Jackson Jambalaya is the home of Trollfest '07. Catch this great event which promises to leave NE Jackson & Fondren in flames. Sonjay Poontang and his band headline the night with a special steel cage, no time limit "loser must leave town" bout between Alan Lange and "Big Cat"Donna Ladd following afterwards. Kamikaze will perform his new song F*** Bush, he's still a _____. Did I mention there was no referee? Dr. Heddy Matthias and Lori Gregory will face off in the undercard dueling with dangling participles and other um, devices. Robbie Bell will perform Her two latest songs: My Best Friends are in the Media and Mama's, Don't Let Your Babies Grow up to be George Bell. Sid Salter of The Clarion-Ledger will host "Pin the Tail on the Trial Lawyer", sponsored by State Farm.

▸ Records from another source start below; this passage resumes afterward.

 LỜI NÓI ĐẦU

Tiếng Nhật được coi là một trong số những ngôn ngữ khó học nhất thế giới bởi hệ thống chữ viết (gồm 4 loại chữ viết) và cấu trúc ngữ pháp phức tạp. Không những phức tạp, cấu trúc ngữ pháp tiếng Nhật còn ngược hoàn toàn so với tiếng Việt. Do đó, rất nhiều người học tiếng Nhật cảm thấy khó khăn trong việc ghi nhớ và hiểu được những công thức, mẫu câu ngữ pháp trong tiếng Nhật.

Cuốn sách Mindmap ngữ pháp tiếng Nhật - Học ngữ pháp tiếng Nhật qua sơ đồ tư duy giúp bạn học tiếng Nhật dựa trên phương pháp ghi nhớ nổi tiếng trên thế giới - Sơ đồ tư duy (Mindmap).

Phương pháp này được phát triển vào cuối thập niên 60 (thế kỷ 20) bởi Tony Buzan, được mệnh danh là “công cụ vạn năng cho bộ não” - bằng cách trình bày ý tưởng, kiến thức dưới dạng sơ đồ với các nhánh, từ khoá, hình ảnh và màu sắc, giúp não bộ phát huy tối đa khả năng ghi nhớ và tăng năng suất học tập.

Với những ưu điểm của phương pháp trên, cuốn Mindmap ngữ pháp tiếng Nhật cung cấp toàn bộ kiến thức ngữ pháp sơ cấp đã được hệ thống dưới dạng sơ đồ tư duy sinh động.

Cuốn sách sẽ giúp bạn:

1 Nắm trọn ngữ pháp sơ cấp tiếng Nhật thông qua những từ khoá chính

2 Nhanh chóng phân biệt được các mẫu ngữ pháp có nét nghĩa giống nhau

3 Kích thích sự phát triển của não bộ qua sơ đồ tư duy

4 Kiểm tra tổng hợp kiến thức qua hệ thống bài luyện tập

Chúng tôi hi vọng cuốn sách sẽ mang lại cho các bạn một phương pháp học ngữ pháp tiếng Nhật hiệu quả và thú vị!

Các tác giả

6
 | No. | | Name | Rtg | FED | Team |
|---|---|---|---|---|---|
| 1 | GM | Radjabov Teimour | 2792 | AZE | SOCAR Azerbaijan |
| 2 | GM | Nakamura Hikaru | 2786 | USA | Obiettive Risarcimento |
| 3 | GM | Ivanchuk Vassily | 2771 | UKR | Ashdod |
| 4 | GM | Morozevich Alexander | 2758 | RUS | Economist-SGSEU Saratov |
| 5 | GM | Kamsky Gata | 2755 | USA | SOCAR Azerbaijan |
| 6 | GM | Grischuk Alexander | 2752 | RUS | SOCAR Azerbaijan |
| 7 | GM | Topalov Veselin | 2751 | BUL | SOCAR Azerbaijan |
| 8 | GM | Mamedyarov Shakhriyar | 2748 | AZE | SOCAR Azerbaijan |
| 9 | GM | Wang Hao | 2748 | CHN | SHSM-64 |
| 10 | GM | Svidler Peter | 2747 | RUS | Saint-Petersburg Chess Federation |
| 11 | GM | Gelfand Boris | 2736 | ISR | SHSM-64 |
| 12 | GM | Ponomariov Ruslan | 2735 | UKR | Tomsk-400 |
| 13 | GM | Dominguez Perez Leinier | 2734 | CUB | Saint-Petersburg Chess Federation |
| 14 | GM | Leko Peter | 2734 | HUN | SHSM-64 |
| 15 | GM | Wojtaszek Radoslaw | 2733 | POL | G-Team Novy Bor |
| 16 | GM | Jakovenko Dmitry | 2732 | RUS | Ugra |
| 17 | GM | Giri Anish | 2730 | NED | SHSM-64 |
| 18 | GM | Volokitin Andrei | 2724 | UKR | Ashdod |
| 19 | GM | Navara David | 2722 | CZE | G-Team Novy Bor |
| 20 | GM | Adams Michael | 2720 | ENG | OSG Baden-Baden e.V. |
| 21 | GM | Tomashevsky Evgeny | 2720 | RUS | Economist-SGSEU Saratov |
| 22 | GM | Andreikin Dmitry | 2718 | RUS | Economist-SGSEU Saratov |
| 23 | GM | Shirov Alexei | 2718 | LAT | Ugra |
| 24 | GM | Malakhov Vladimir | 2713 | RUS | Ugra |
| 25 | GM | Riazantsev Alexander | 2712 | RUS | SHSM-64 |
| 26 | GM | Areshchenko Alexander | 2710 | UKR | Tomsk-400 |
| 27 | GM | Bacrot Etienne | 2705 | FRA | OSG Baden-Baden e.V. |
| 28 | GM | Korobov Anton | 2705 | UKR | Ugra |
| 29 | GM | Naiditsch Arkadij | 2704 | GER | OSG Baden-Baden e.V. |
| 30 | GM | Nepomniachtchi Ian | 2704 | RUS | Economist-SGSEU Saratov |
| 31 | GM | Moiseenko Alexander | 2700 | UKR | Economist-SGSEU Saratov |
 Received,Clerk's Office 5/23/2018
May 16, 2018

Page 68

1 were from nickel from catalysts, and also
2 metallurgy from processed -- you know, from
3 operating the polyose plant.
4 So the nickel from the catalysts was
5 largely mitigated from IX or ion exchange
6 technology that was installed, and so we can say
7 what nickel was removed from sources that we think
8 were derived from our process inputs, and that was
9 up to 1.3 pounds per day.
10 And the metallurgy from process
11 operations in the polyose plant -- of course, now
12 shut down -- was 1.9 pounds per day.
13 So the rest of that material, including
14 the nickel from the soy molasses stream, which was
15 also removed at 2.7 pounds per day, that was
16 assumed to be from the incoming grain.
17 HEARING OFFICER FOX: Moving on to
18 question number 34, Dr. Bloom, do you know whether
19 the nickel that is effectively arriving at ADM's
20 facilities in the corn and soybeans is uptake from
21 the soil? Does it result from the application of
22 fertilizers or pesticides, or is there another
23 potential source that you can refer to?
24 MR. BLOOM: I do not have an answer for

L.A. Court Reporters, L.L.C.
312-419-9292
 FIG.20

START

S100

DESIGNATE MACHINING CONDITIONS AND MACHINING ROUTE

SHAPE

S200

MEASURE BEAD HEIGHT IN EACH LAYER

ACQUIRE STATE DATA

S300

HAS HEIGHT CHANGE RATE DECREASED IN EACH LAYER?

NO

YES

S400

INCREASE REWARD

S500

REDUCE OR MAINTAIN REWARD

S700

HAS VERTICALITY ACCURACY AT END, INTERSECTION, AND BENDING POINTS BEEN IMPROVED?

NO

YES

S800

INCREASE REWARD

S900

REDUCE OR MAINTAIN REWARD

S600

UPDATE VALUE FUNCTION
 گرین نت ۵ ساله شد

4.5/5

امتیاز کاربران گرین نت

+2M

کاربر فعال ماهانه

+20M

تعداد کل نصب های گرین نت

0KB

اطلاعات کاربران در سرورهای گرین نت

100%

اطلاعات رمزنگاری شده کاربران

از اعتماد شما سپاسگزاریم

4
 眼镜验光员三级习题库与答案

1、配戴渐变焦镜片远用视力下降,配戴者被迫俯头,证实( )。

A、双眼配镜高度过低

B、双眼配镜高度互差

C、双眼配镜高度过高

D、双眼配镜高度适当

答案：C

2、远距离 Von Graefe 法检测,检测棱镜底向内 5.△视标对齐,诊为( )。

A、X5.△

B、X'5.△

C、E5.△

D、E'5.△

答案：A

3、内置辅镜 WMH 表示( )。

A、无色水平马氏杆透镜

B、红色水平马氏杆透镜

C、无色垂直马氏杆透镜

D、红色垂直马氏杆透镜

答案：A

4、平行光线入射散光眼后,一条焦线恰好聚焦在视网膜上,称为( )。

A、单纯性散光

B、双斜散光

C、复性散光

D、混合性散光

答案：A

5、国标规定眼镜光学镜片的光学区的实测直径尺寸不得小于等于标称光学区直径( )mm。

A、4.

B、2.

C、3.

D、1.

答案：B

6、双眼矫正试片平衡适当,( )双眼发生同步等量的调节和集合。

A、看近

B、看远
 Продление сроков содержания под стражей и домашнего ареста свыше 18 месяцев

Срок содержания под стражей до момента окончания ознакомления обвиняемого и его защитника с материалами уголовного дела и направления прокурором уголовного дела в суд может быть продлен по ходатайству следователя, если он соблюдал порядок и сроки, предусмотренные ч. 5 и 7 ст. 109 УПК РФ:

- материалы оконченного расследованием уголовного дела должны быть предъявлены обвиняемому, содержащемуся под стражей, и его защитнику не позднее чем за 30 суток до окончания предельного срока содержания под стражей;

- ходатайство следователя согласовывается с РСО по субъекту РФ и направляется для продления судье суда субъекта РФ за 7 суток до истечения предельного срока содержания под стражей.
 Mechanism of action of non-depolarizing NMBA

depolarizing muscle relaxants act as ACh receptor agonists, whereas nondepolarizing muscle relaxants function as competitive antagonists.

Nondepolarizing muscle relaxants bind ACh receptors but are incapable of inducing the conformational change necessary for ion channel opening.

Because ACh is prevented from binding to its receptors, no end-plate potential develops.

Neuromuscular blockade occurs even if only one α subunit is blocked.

There will be a hugging booth where in exchange for your young son, Frank Melton will give you a loooong hug. Trollfest will have a dunking booth where Muhammed the terrorist will curse you to Allah as you try to hit a target that will drop him into a vat of pig grease. However, in the true spirit of Separate But Equal, Don Imus and someone from NE Jackson will also sit in the dunking booth for an equal amount of time. Tom Head will give a reading for two hours on why he can't figure out who the hell he is. Cliff Cargill will give lessons with his .80 caliber desert eagle, using Frank Melton photos as targets. Tackleberry will be on hand for an autograph session. KIM Waaaaaade will be passing out free titles and deeds to crackhouses formerly owned by The Wood Street Players.

If you get tired come relax at the Fox News Tent. To gain admittance to the VIP section, bring either your Republican Party ID card or a Rebel Flag. Bringing both will entitle you to free drinks.Get your tickets now. Since this is an event for trolls, no ID is required, just bring the hate. Bring the family, Trollfest '07 is for EVERYONE!!!

This is definitely a Beaver production.